大雨が続いている。警報が鳴り響くが、実家は一応地域の洪水時の避難場所に指定されていたが、土砂崩れ危険区域に指定されてるから安全なのか何かよく分からない。そんなこんなで薄情だが学校が休校になった2日間常ならすぐに実家に叩き込むところ、土砂崩れが怖いので仕事中子供達だけで今のお家で待機してもらっている。

 

わたくしはこの団地を選ぶ時に洪水になっても水につからないのはしっかり確認しておいた。あと山からある程度離れていることも。わたくしの実家付近は雨が多く大雨が降るとゴーゴーと大蛇のように荒ぶる河川を小さな時から見てきた。それで学んだ事は川は怖いと言う事だ。

 

地域の子供達は雨が降った後、川が静かないつもの済んだ水の色になるまで泳ぎにはいかなかった。だから街の人達がバーベキューなどで雨の降っている川原にいたり、雨が降った後なのに泳いでいるのを見ると、命知らずか、と見ている。

 

毎年夏になるとこの川は何人も亡くなるのだ。そしてそれに慣れてしまっている。川は怖いのだ。地域の人がいくら言ったって街から来た人達は実感した事がないから分からないのだ。

 

私は川で溺れたことも山の谷から落ちそうになって死ぬ!と思った経験を味わったので、大概の事に肝が据わってしまっている。フツーの人が怖がるような危険そうな場所もズカズカ行ってしまう。危険察知能力を底上げする為の訓練だと思っている。

 

そういう事で川の怖さを知らぬ子供達に車で堤防スレスレまで水が迫っている川を見せる。

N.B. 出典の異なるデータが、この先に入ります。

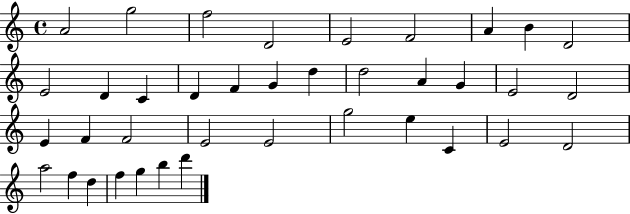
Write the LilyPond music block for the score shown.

{
  \clef treble
  \time 4/4
  \defaultTimeSignature
  \key c \major
  a'2 g''2 | f''2 d'2 | e'2 f'2 | a'4 b'4 d'2 | \break e'2 d'4 c'4 | d'4 f'4 g'4 d''4 | d''2 a'4 g'4 | e'2 d'2 | \break e'4 f'4 f'2 | e'2 e'2 | g''2 e''4 c'4 | e'2 d'2 | \break a''2 f''4 d''4 | f''4 g''4 b''4 d'''4 | \bar "|."
}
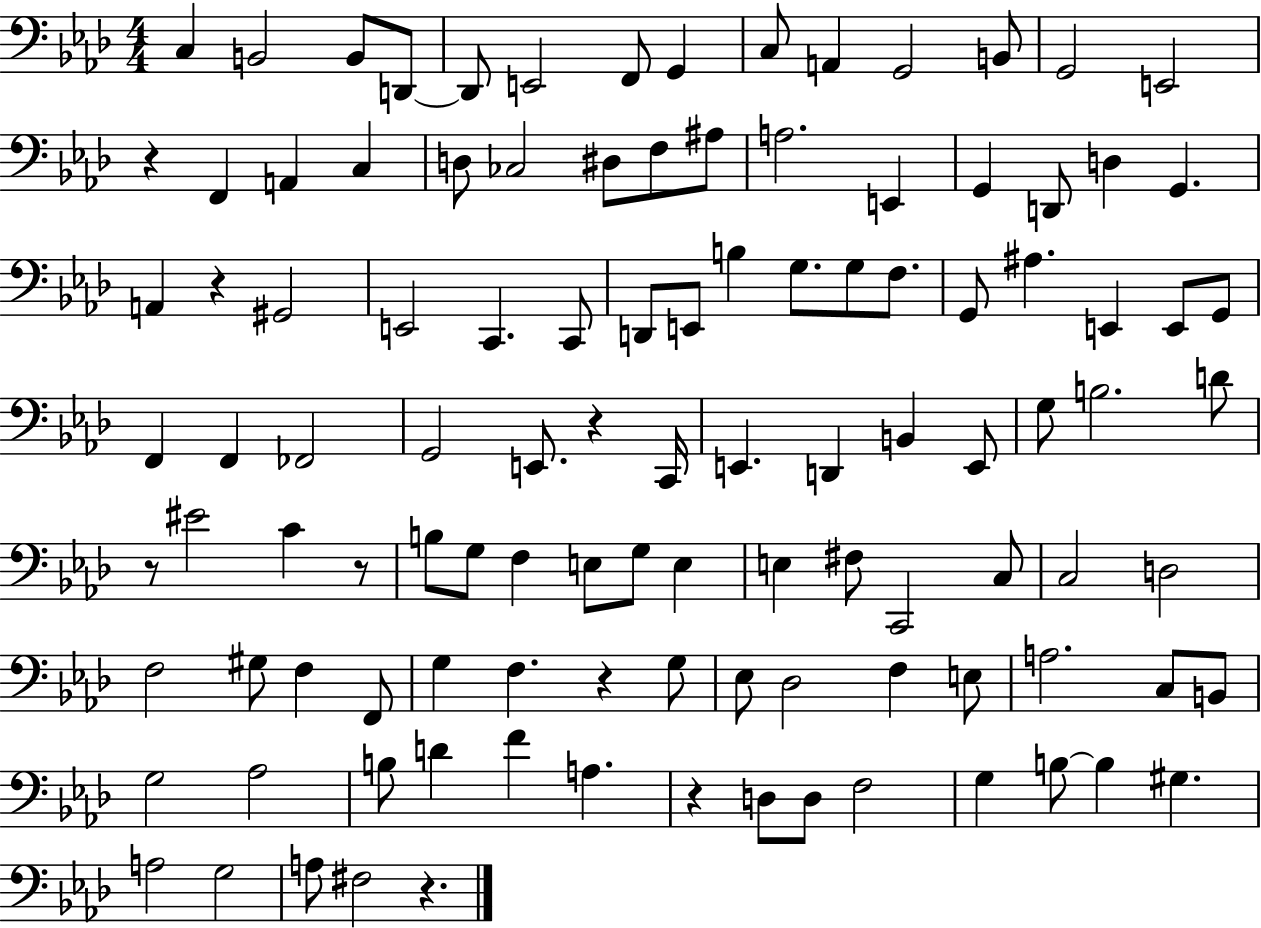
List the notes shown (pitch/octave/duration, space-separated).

C3/q B2/h B2/e D2/e D2/e E2/h F2/e G2/q C3/e A2/q G2/h B2/e G2/h E2/h R/q F2/q A2/q C3/q D3/e CES3/h D#3/e F3/e A#3/e A3/h. E2/q G2/q D2/e D3/q G2/q. A2/q R/q G#2/h E2/h C2/q. C2/e D2/e E2/e B3/q G3/e. G3/e F3/e. G2/e A#3/q. E2/q E2/e G2/e F2/q F2/q FES2/h G2/h E2/e. R/q C2/s E2/q. D2/q B2/q E2/e G3/e B3/h. D4/e R/e EIS4/h C4/q R/e B3/e G3/e F3/q E3/e G3/e E3/q E3/q F#3/e C2/h C3/e C3/h D3/h F3/h G#3/e F3/q F2/e G3/q F3/q. R/q G3/e Eb3/e Db3/h F3/q E3/e A3/h. C3/e B2/e G3/h Ab3/h B3/e D4/q F4/q A3/q. R/q D3/e D3/e F3/h G3/q B3/e B3/q G#3/q. A3/h G3/h A3/e F#3/h R/q.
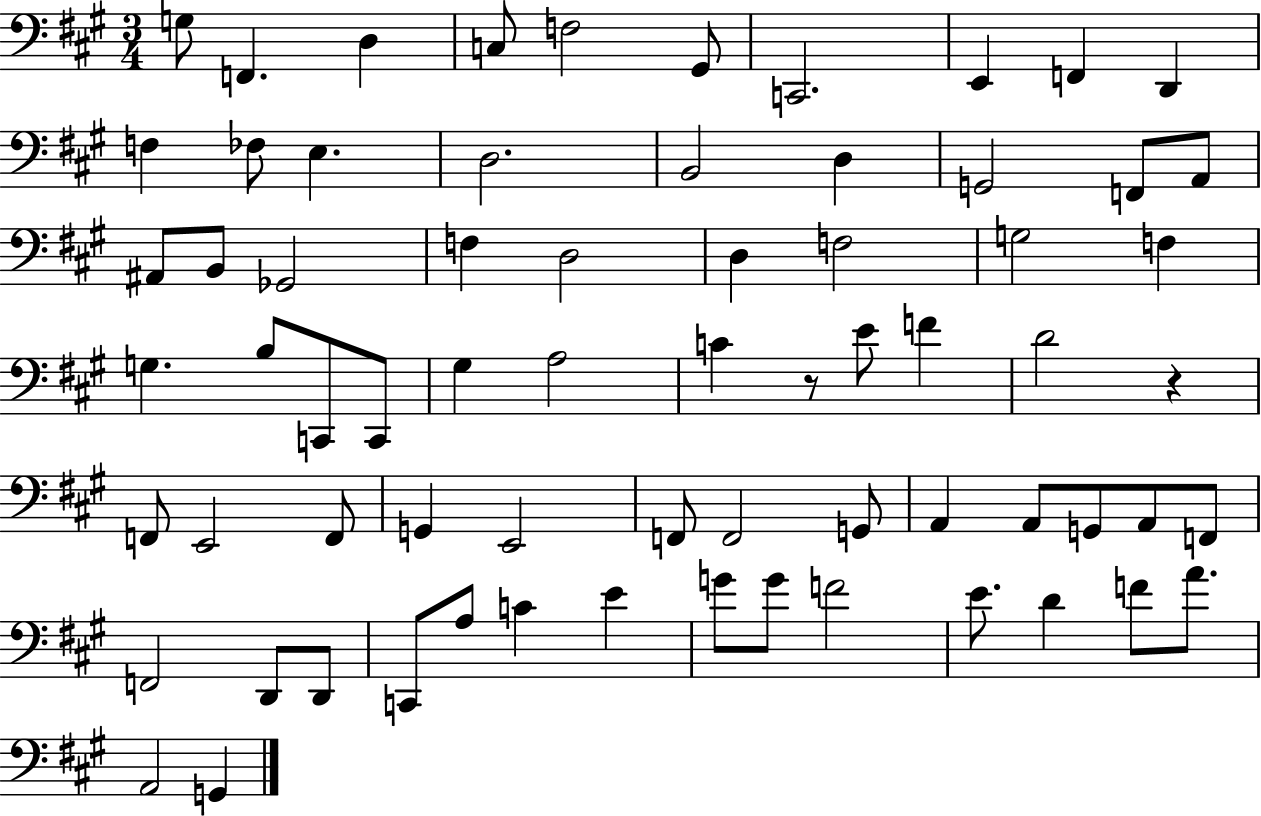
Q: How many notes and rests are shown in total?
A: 69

そうです。ここまでさもマトモそうに書きましたが、ええ、そうです。実はわたくしは台風が来たり大雨が来るとソワソワして風の強さに興奮し、川の水の凄さに興奮して、うおー!!しゅごいー!!って見たいだけの好奇心が危機管理能力を上回るアホなんです。

 

だから今まで死にそうな経験もしちゃったんす。でも懲りないんです。そんな肝が据わっている私も、雷だけは怖いんです。だって奴はこっちを選んで落ちてくるんです。川は危険でも近づかなかったら大丈夫、山も谷も近づかなかったら大丈夫。

 

それなのに奴、雷だけは不意をついて無作為にいきなりこっち目掛けて落ちてくるんです。そんなんだから雷の時に平然と外をお歩きになる人を見ていると死に急ぎ野郎かっ(進撃の巨人から借用)と思ってしまう。まあ川の増水をいそいそと見に行く死に急ぎ野郎には言われたくないだろうけどなあ。